There's the rub. A portion of corporate earnings do go to executives, employees and stockholders - but hardly in proportional shares. Top executives in big corporations make tens of millions of dollars in total compensation, with stock awards, options awards and bonuses, in addition to salaries. Their wildly disproportional take - the U.S. leads the industrial world in income disparities between executive compensation and workers' salaries - often squeezes or freezes salaries and benefits for ordinary employees' salaries and benefits.

Legal entities, not people

The problem with looking at corporations as "people," however, is a much larger issue. Corporations plainly are not people. They don't breath or bleed.

They are legal entities with no particular purpose or ideology other than their pursuit of business and profits. They are also above many of the rules that apply to individual Americans. For instance, they often can buy their way out of trouble via huge, confidential settlements payoffs of lawsuits.

Just as many fire Americans and offshore jobs, they can also park their headquarters and their earnings - often billions of dollars - offshore, and avoid paying U.S. corporate income taxes. Studies have repeatedly shown, in fact, that most American corporations and foreign corporations that do business in American avoid paying any federal income taxes.

A study released in 2008 by the federal Government Accountability Office, for example, showed that two out of every three US. corporations paid no federal income taxes from 1998 through 2005. The study covered 1.3 million corporations, large and small, with collective sales of $2.5 trillion.

Phenomenal privilege

The privileges accorded corporations, however, are phenomenal. Sen. Bernie Sanders, I-Vt., released last April a list of 10 large American companies that made billions of dollars in profits, that paid little or no federal taxess, or that received money back from the Treasury in tax credits or bailouts, and that in some cases received billions in bailout money, and hundreds of millions to billions of dollars in tax deductions.

A few examples: ExxonMobil made $19 billion in profits in 2009, paid no federal income taxes, and received a $156 million rebate from the IRS. Bank of America made $4.4 billion, received almost $1 trillion in bailout funds, and got a $1.9 billion tax refund.

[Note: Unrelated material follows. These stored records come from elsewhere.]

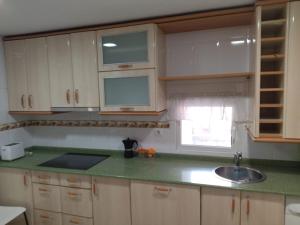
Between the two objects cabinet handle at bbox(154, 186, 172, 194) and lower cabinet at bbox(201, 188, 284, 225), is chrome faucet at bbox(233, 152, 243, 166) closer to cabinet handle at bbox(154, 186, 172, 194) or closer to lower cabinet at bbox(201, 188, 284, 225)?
lower cabinet at bbox(201, 188, 284, 225)

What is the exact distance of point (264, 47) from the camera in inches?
76.1

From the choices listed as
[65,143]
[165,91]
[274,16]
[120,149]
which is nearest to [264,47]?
[274,16]

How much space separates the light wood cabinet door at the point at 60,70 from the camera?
232 centimetres

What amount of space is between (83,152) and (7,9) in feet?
5.31

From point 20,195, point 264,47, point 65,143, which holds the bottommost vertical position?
point 20,195

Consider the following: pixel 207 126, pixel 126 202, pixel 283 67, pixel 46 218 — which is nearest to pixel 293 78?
pixel 283 67

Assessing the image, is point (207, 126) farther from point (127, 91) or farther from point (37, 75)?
point (37, 75)

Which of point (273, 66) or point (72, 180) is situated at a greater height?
point (273, 66)

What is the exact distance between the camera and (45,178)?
7.21ft

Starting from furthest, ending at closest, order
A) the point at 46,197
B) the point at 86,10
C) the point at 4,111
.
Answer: the point at 4,111
the point at 46,197
the point at 86,10

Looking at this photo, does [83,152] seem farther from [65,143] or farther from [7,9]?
[7,9]

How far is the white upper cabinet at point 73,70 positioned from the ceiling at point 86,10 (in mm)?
174

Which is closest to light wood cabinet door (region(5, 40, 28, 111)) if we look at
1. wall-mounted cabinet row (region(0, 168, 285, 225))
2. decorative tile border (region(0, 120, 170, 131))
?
decorative tile border (region(0, 120, 170, 131))

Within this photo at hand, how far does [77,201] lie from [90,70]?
124cm
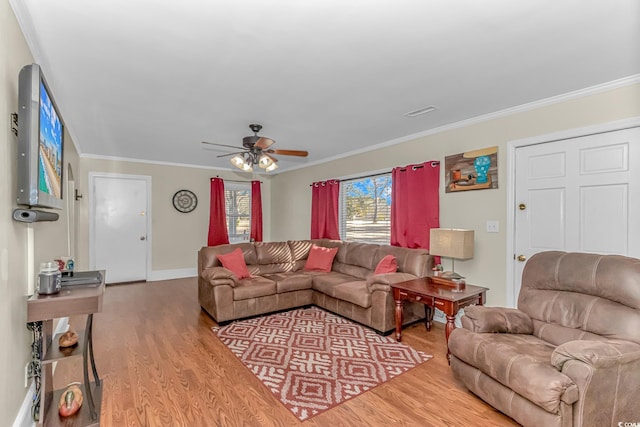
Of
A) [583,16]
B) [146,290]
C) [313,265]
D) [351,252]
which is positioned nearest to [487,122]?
[583,16]

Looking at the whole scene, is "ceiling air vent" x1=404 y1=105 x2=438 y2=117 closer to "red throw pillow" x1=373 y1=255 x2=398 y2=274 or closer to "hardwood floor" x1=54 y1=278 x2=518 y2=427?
"red throw pillow" x1=373 y1=255 x2=398 y2=274

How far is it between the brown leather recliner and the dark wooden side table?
1.07 ft

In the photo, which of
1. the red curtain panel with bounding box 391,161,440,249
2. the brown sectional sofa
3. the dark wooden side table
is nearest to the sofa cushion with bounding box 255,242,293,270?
the brown sectional sofa

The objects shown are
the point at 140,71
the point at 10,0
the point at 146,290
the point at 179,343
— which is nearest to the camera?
the point at 10,0

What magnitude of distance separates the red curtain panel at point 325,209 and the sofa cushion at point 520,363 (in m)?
3.44

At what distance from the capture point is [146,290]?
5.44 metres

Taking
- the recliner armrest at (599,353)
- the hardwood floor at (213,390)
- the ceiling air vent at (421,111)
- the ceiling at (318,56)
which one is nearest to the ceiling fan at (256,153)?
the ceiling at (318,56)

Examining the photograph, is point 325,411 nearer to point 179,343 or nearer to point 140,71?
point 179,343

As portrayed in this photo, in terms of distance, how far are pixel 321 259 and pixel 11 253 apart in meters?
3.71

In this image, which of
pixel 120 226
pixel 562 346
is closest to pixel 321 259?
pixel 562 346

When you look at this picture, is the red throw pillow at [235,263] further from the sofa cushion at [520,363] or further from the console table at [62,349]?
the sofa cushion at [520,363]

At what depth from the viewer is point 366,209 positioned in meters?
5.23

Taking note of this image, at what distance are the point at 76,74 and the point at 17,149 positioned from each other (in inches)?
46.3

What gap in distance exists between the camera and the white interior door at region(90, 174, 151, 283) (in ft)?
19.0
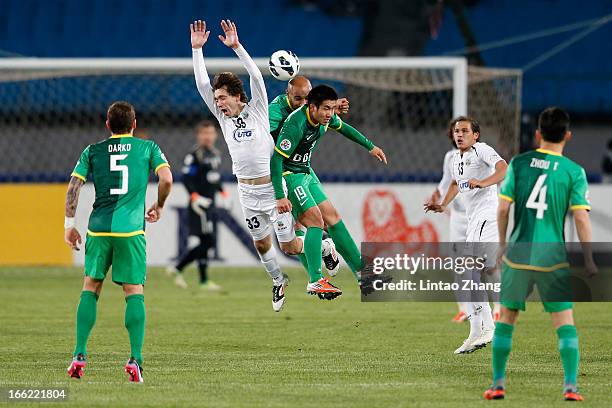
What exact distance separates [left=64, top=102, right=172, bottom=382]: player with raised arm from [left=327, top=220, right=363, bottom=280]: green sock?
3100 millimetres

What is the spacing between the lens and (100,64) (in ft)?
63.5

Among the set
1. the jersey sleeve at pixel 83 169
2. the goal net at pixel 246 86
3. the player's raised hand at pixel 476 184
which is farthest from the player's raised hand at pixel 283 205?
the goal net at pixel 246 86

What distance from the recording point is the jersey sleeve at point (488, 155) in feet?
37.1

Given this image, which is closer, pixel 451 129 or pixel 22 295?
pixel 451 129

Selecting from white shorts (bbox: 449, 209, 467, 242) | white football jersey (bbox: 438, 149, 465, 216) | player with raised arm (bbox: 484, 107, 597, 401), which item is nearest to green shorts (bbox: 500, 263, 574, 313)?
player with raised arm (bbox: 484, 107, 597, 401)

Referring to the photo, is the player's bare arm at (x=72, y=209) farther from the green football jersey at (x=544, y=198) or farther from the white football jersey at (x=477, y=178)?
the white football jersey at (x=477, y=178)

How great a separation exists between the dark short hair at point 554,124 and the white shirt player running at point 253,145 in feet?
11.5

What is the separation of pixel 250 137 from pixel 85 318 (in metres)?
2.81

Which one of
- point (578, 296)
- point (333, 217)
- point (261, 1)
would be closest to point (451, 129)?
point (333, 217)

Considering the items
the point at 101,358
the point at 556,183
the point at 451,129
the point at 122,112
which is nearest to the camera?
the point at 556,183

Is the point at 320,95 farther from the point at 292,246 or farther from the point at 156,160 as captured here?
the point at 156,160

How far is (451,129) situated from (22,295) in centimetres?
789

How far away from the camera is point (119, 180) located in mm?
9047

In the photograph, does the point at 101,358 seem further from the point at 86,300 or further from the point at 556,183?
the point at 556,183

General Electric made profits of $26 billion in the United States between 2005 and 2010, paid no taxes, and received a $4.1 billion refund from the IRS. Most used retained earnings that were spent partly on lobbyists to secure contracts of favors from Congress and tax loopholes from the IRS.

Free speech, secret funding

With last year's U.S. Supreme Court 5-4 ruling by the conservative majority in the Citizens United ruling, moreover, corporations have now been given higher First Amendment free-speech than ordinary citizens.

They may now spend all the money they wish to fund independent political activities, and do so anonymously and without limits, to influence political elections. Ordinary citizens are not allowed to do that.

With such vast, untaxed wealth and lobbying influence, this nation is trending fast toward an unaccountable corporate takeover of Washington. Indeed, the nation's richest one percent of households, engorged by untaxed corporate wealth, now holds the largest share of America's wealth in 80 years.

Romney and his party, by his own words and views - confusing corporations with people to ward off fair taxes on the former - would fatten that margin by dismantling the social security programs that provide a modest safety net to ordinary Americans whose daily labor is the basis for this nation's wealth.